Now we should be able to run it with python chain.py . Go ahead and try out your new, custom assistant!

With a little more code, we can wrap this with our own API server for integration into a larger system, like a web app, using something like FastAPI.


Tweaking and Tuning

The script above includes a number of fixed constants which influence the way your assistant works. While the above values worked well for us, different use cases, data collections, and models can benefit from some tweaking. A quick rundown of a few of the more important constants:

  • Model Temperature: The temperature setting can be thought of as how much randomness to introduce during generation. A temperature setting of 0 will always yield the same output given the same prompt, and everything else unchanged. Conversely, a temperature setting of 1 (or higher) will consistently yield different outputs given the same prompt. Too high of a temperature setting tends to cause nonsensical output.

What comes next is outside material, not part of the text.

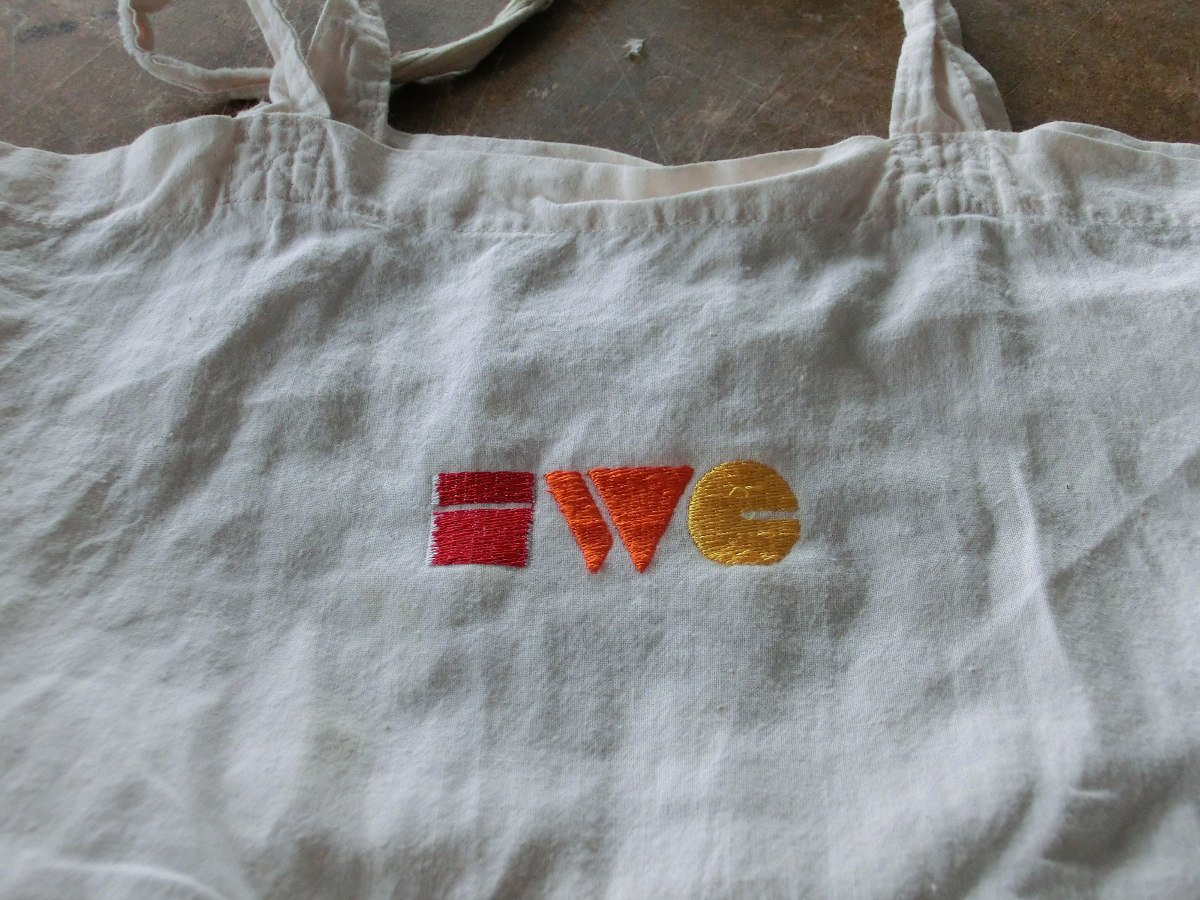 Photo of a linen handbag with the IndieWebCamp logo sewn into it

  • Chunk Size: The size of blocks that documents should be split into. Splitting documents into multiple blocks, or chunks, helps ensure that only the most relevant excerpts are included in the augmented context window. However, too small of a chunk can cause helpful context to be dropped.

  • Chunk Overlap: How much chunks should overlap when a document is split. A setting of 0 will cause no overlap, and potentially drop helpful context, whereas too high of a setting will quickly fill the model’s precious context window with redundant excerpts.

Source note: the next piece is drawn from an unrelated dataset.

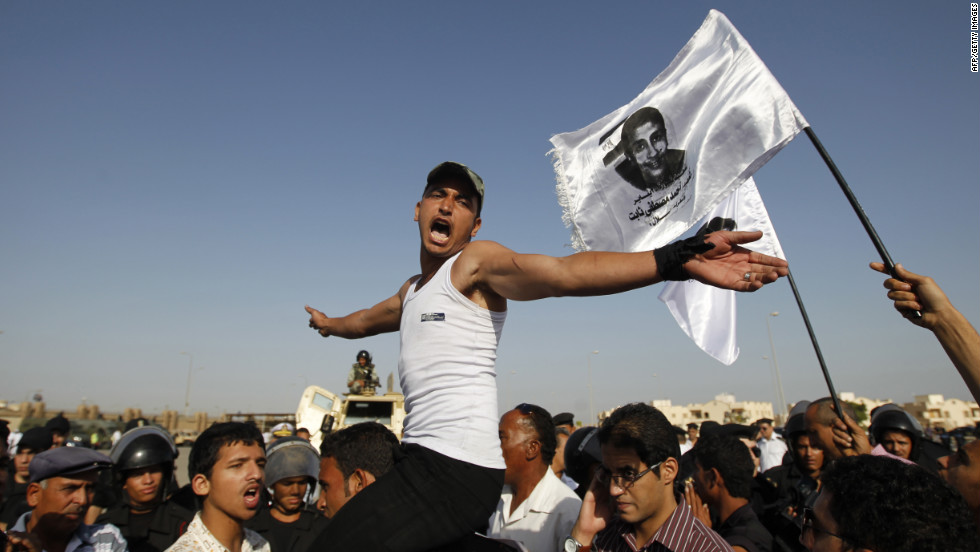 Youths protest Mubarak in Cairo.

For more details on document splitting (including more sophisticated approaches like lexical analysis), LangChain’s documentation is a great resource.

Closing Thoughts

This blog post would be incomplete without any input from our chat assistant. I asked our assistant for help, telling it “I'm writing a blog post about Crusoe. Give me a strong, short conclusion paragraph telling me why using Crusoe Cloud is different from using any other cloud.”

At Crusoe Cloud, we're not just another cloud provider—we're the future of computing aligned with the future of the climate. Our high-performance, cloud platform is designed specifically for innovators, offering unparalleled performance at a fraction of the cost of other providers. By colocating data centers with energy production and utilizing stranded sources of energy, we're not only revolutionizing cloud computing but also making a tangible impact on the environment. With Crusoe Cloud, innovators can focus on solving the world's most complex problems while making measurable progress towards their environmental goals.

Nailed it! We’re incredibly pleased with the results and are already looking at accelerating our internal productivity with similar assistants built for coding, navigating our internal documentation and more. After all, as the cloud provider for many incredible AI teams, we have a front row seat to the industry’s most exciting advancements, and an obligation to deeply understand their workloads. This means keeping AI at the forefront of everything we do.

At Crusoe, our access to cutting-edge compute hardware, such as the upcoming Blackwell GPUs, gives us a unique opportunity to experiment with the latest innovations in AI. While our assistant excels at extolling the story of Crusoe, the underlying architecture only requires a few tweaks to empower all kinds of different use cases, ranging from trawling through dense and technical docs, helping onboard new users or employees, acting as a first-tier support, and more.

Lastly, if building an AI cloud sounds like the kind of work that captivates you, we’re hiring!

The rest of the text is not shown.